Rule 37(A) was amended in March, giving the ADO General Counsel authority to dismiss docketed matters without a vote of the Complaint Screening Committee. The rule change enabled the General Counsel to dismiss 45 docketed matters in 2007. Any complainant whose matter is dismissed by the General Counsel has an opportunity to request that the matter be reconsidered by the Complaint Screening Committee. Three matters of the 45 were reconsidered, resulting in two orders affirming the dismissal, and one reprimand by consent, issued by the Professional Conduct Committee.
The ADO staff developed tracking standards to be implemented in 2008, to provide further information to the Court on the time necessary to thoroughly evaluate and dispose of matters.
[Comments here re: Craig A. Calaman, CPA, his audits and compliance reviews. Also comments re: staff attorneys serving as faculty in educational programs.]
III. Committee Composition Update and Outcomes
The Complaint Screening Committee (CSC) is comprised of nine members: five attorneys and four lay members. This Committee met eleven times in 2007.
The Hearings Committee is comprised of 22 attorney members and 13 lay members.
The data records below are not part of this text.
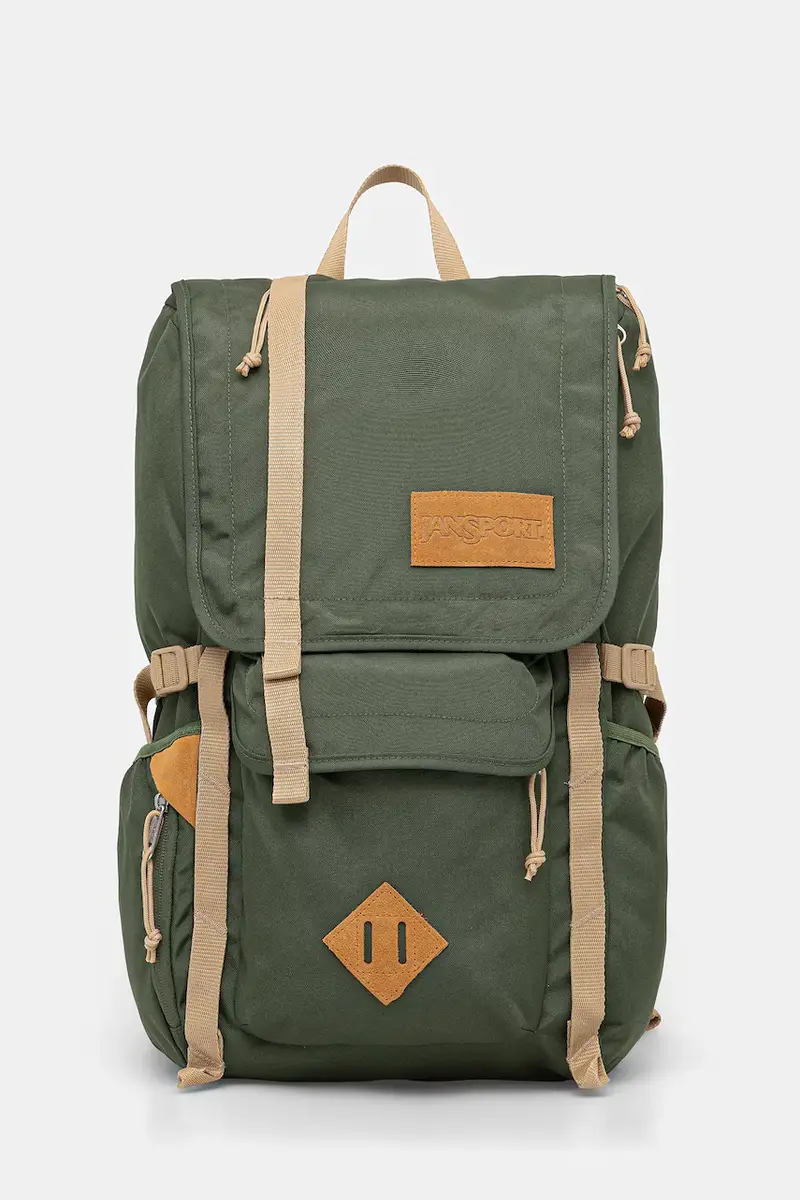 zaino colore verde EK0A5BI62T3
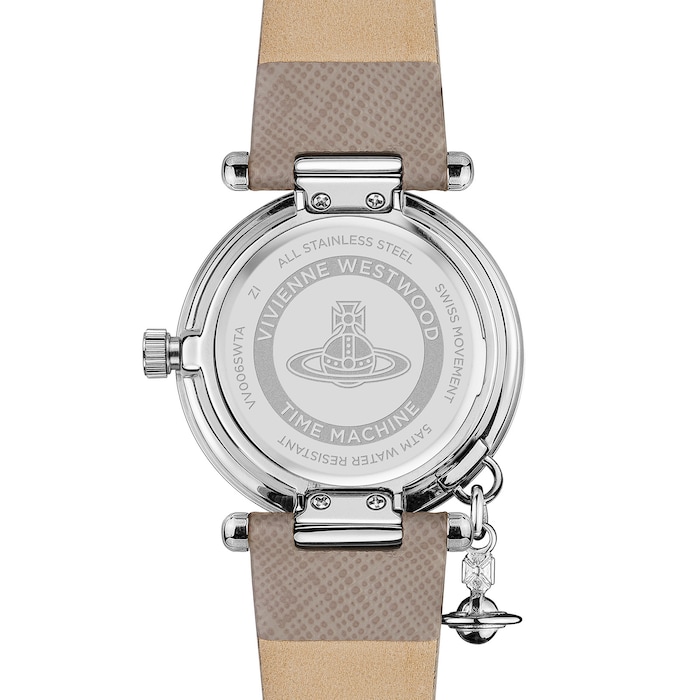 Vivienne Westwood Orb 32mm Ladies Watch Beige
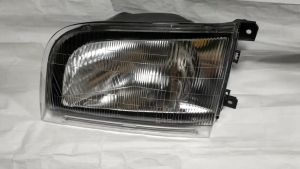 J111S00 HEAD LAMP ( BLACK BASE ) DAIHATSU HIJIE S200P LORRY TRUCK AKSESORI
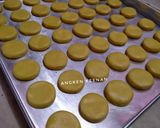 Foto langkah ke 4 dari resep Halfmoon Cookies.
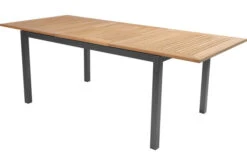 HARTMAN Esstischgruppe, Xerix-anthrazit, Alu/Teakholz, 210/150x90 Cm, 6 Personen -Ausgewählte Gartenmöbelgeschäfte 4 13970.jpg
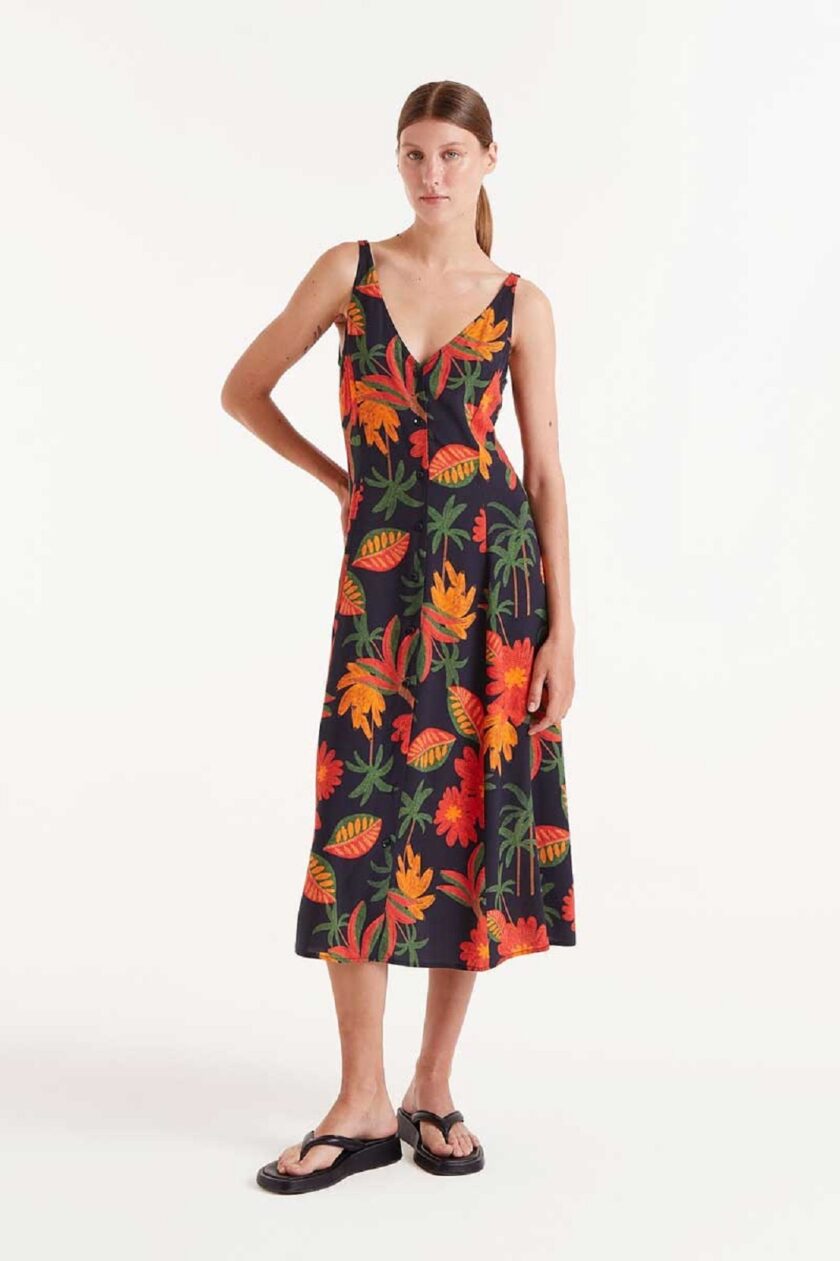 Famara Midi Dress lovebyhands.gr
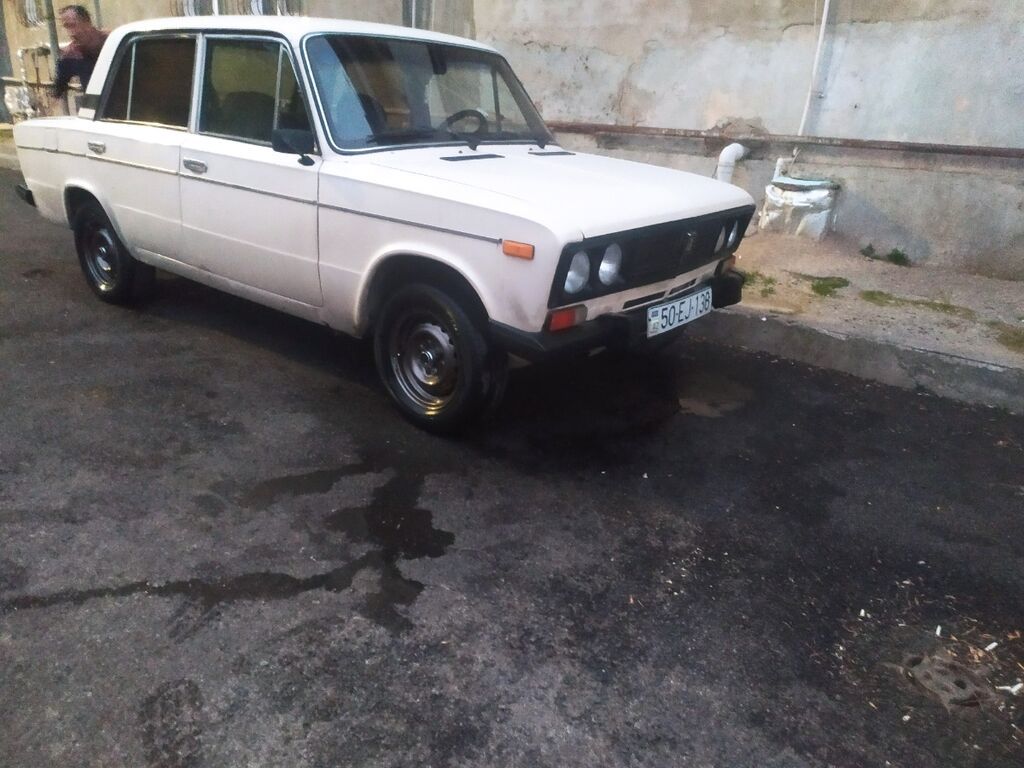 VAZ (Lada) 2106: 1.6 l 1988 il 500000 km Sedan 50-EJ-136 — Avtomobillər, Sumqayıt (6)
The Hearings Committee Chair appointed 11 hearing panels that were each comprised of three attorney members and two lay members, a decrease from 14 hearing panels in 2006 and 2005. There was one pre-hearing conference in three matters, four one-day hearings and one three-day hearing. Hearing panels convened at various locations around the State, including: the Administrative Office of the Courts, Merrimack County Superior Court and Concord District Court.
The Hearings Committee process was waived by stipulation of the parties in 12 matters. This allowed the disciplinary matter to proceed directly to the Professional Conduct Committee.
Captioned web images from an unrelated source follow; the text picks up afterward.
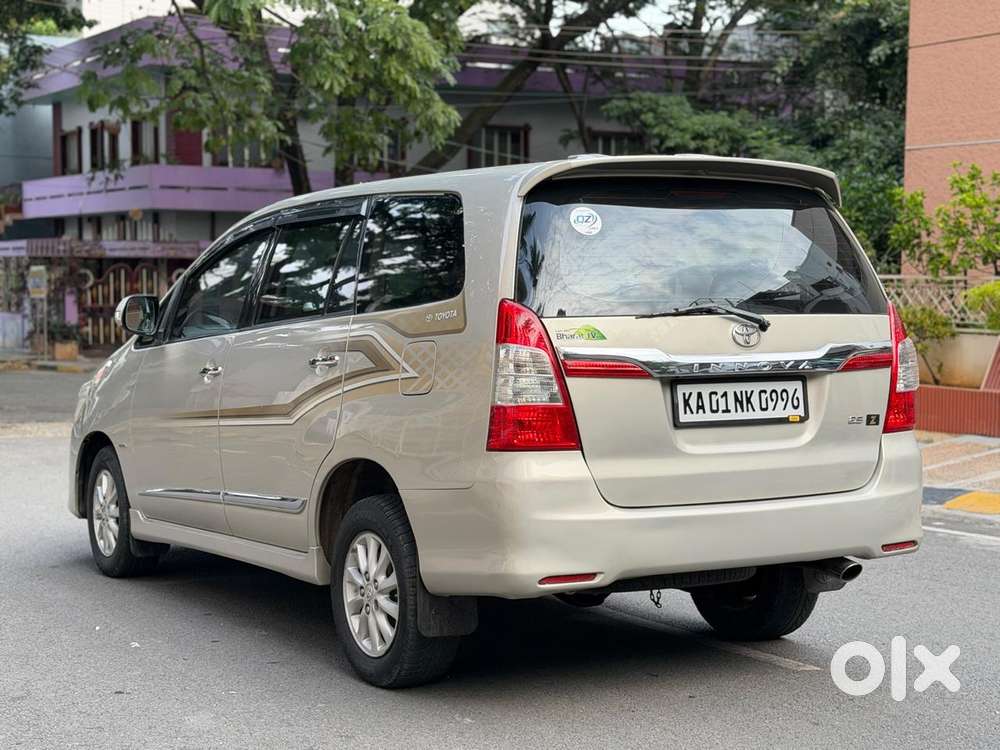 Toyota Innova 2.5 Z Diesel 7 Seater, 2014, Diesel
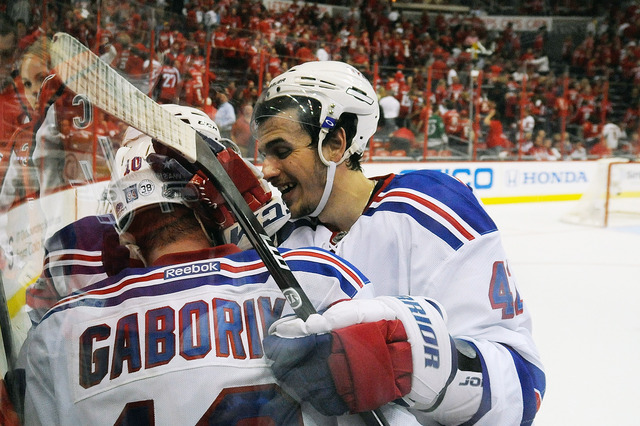 Rangers need third overtime to take game 3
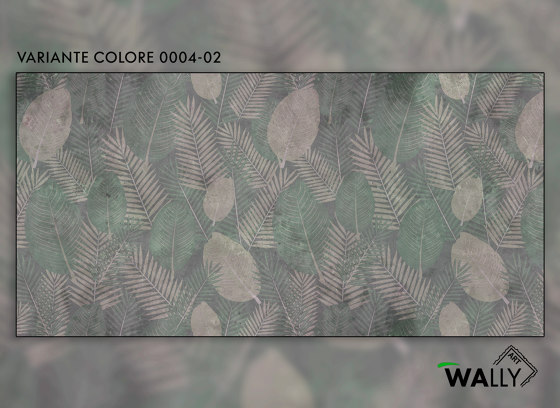 Leaf | Wall coverings / wallpapers | WallyArt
The Professional Conduct Committee (PCC) is comprised of eight attorney members and four lay members. Ellen L. Arnold, Esquire, of Lebanon, completed her one-year term on the Committee, while serving as New Hampshire Bar Association Vice President. James J. Tenn, Jr., Esquire, of Manchester, began his term as the New Hampshire Bar Association Vice President and was appointed to the Committee on August 1, 2007. The PCC met monthly.
A retreat was held on July 11, 2007, to discuss systems issues and coordination of the disciplinary system functions, from each Committee’s perspective. The chairs and vice chairs of each committee, as well as ADO professional staff, attended the session.
IV. Statistics [Editor’s note: In this section several tables present the types of underlying legal matters giving rise to docketed complaints in the past three years, the number of years the attorney was admitted to practice in New Hampshire at the time the complaint was docketed, the distribution of misconduct findings for the past three years, a listing of the Rules that were found to have been violated in 2007, 2006 and 2005, violations of Rules as a percentage of total violations, a breakdown of the number of docketed complaints that were concluded by the Attorney Discipline System for the years 2007, 2006, 2005 and 2004.]
V. Disposal of Matters by the Supreme Court
The Supreme Court concluded eight matters originating from the attorney discipline system in 2007. The dispositions included six disbarments and two two-year suspensions.
When the attorney discipline system was restructured effective January 1, 2004, one of the primary goals was to address a substantial backlog and create a more efficient process. As can be seen in Figure F above, the number of matters concluded each year has steadily increased. In 2007, more than twice as many complaints were concluded than was the case in 2004.